KPK MENINDAKLANJUTI - Pelaksana Tugas Kepala Biro Humas KPK Yuyuk Andriati mengatakan pihaknya akan meneliti lebih lanjut laporan yang dilayangkan Lembaga Bantuan Hukum (LBH) Kota Medan yang dilayangkan kepada lembaganya. Terlebih lagi, memang ada beberapa modus serupa yang dilakukan beberapa daerah di Indonesia.

"Kami akan teliti lebih lanjut laporannya, tetapi memang modus seperti ini sudah ada yang ditangani oleh deputi pencegahan KPK di beberapa daerah, termasuk DKI (Jakarta)," kata Yuyuk kepada gresnews.com, Sabtu (16/4).

Namun sayang, Yuyuk enggan mencontohkan daerah mana saja selain DKI Jakarta dan laporan atas pengalihan aset di Kota Medan dengan modus serupa. Sebab, menurutnya, hal ini masih dikaji lebih jauh oleh lembaganya khususnya di Deputi Pencegahan.

Yuyuk menjelaskan tahapan sebuah laporan dugaan korupsi yang masuk ke lembaganya.
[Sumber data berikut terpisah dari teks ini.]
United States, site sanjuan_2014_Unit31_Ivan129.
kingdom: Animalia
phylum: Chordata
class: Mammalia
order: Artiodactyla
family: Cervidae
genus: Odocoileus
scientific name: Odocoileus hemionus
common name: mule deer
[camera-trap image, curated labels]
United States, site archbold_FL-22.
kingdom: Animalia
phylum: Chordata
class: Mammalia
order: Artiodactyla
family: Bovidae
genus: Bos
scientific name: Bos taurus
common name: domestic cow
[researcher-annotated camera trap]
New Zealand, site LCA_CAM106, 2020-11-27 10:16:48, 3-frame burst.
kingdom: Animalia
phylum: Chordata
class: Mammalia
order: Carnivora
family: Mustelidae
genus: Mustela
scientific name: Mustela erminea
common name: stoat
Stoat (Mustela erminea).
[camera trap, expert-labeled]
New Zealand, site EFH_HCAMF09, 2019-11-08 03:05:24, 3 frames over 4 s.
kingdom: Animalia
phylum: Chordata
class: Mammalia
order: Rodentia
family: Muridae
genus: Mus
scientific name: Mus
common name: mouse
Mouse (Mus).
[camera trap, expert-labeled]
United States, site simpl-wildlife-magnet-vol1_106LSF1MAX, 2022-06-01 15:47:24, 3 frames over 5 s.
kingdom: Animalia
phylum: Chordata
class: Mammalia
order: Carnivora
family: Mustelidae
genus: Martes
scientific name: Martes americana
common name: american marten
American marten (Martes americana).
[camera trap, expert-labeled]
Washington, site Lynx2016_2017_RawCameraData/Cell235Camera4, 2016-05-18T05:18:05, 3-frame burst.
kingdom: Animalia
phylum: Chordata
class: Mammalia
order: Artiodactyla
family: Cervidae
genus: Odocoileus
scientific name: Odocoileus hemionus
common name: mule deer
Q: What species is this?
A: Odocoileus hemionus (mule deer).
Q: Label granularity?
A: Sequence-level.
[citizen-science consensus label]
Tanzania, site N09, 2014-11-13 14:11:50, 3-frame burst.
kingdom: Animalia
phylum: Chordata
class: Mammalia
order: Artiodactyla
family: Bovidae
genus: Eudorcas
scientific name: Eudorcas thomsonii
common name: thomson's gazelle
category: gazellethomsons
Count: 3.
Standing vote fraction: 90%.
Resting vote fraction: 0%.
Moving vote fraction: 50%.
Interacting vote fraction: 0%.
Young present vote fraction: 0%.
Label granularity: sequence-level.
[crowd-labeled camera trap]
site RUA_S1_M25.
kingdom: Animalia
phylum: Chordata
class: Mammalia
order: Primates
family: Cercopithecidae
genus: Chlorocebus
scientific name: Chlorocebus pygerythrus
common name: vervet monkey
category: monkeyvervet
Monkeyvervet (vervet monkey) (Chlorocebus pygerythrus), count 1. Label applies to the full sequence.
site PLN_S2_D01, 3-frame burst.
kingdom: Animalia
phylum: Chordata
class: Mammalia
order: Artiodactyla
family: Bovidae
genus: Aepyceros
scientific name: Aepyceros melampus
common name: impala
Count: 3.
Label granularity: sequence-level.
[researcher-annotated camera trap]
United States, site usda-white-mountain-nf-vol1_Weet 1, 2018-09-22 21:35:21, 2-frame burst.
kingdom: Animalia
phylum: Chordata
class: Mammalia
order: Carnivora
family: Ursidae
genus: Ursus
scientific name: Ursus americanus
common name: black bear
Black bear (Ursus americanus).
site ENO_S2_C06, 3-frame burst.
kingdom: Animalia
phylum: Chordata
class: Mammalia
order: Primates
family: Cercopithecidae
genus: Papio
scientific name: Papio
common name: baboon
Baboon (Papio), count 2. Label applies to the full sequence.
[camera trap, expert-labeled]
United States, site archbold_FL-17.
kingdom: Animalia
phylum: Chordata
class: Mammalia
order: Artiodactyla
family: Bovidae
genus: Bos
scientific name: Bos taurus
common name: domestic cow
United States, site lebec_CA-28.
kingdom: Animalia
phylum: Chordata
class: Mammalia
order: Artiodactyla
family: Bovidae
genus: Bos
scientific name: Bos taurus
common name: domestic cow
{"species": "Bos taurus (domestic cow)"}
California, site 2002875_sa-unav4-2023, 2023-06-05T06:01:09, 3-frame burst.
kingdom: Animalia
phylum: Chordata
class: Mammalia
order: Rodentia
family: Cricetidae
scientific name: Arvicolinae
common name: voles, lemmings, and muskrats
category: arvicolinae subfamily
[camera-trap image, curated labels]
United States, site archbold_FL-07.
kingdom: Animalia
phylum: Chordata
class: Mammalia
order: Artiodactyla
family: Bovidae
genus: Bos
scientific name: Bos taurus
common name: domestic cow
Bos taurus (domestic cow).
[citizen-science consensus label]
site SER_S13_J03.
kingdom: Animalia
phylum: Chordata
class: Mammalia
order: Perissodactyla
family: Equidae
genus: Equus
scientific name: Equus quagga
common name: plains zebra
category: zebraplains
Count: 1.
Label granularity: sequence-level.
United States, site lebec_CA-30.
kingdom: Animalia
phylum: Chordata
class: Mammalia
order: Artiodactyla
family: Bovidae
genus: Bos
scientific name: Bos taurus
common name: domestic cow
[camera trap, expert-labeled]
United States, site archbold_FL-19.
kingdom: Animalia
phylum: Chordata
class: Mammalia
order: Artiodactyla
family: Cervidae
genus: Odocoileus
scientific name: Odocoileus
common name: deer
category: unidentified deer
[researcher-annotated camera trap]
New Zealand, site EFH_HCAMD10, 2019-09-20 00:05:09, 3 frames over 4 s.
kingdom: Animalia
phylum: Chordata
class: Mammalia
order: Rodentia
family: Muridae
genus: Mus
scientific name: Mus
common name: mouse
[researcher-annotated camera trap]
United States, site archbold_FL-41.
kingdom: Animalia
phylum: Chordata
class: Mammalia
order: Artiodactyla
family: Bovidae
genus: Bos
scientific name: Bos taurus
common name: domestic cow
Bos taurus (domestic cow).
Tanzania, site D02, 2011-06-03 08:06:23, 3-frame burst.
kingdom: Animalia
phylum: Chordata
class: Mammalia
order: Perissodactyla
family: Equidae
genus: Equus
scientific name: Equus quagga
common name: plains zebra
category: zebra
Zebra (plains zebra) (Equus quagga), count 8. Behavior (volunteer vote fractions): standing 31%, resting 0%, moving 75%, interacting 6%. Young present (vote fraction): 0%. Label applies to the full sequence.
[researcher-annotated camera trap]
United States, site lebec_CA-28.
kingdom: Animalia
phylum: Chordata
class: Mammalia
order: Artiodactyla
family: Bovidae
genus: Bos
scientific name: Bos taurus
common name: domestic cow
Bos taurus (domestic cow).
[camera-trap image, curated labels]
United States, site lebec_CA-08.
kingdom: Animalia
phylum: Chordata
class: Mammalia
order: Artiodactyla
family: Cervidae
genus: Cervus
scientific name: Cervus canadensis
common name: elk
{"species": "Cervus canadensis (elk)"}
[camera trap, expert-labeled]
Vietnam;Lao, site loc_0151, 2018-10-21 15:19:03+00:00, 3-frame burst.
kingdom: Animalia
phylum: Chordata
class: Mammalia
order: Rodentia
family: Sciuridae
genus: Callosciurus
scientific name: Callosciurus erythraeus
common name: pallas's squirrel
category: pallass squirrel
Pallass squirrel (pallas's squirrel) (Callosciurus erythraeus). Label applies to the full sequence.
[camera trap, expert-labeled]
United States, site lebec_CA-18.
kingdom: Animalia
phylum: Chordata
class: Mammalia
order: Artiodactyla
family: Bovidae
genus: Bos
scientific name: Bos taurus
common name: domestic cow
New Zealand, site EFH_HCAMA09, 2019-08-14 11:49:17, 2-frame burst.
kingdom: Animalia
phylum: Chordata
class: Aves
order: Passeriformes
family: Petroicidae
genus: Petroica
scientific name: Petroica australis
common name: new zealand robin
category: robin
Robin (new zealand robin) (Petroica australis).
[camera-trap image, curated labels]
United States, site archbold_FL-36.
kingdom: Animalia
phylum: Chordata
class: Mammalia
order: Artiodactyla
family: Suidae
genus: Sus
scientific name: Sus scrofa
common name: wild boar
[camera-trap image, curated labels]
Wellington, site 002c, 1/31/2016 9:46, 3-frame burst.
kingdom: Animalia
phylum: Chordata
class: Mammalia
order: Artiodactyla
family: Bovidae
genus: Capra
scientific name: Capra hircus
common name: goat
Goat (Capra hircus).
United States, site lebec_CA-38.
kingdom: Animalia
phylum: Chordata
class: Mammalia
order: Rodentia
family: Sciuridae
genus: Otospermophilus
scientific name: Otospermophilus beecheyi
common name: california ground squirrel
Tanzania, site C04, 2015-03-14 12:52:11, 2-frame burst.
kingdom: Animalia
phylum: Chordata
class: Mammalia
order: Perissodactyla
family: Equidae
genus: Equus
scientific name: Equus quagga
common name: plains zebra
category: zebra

Pertama, laporan tersebut akan ditelaah oleh tim Pengaduan Masyarakat (Dumas) dan kemudian setelah itu baru ditindaklanjuti apakah laporan tersebut memang bisa ditingkatkan ke tahap selanjutnya.

Menurut Yuyuk, KPK memang sangat teliti dalam menindaklanjuti suatu laporan. Hal itu disebabkan untuk menutup celah-celah oleh gugatan yang dilayangkan pihak terkait ketika kasus ini masuk dalam tingkat yang lebih tinggi yaitu penyidikan. Apalagi, KPK selama ini selalu menjadi sasaran praperadilan yang dilakukan oleh pihak yang merasa tidak puas atas langkah yang diambil lembaga ini.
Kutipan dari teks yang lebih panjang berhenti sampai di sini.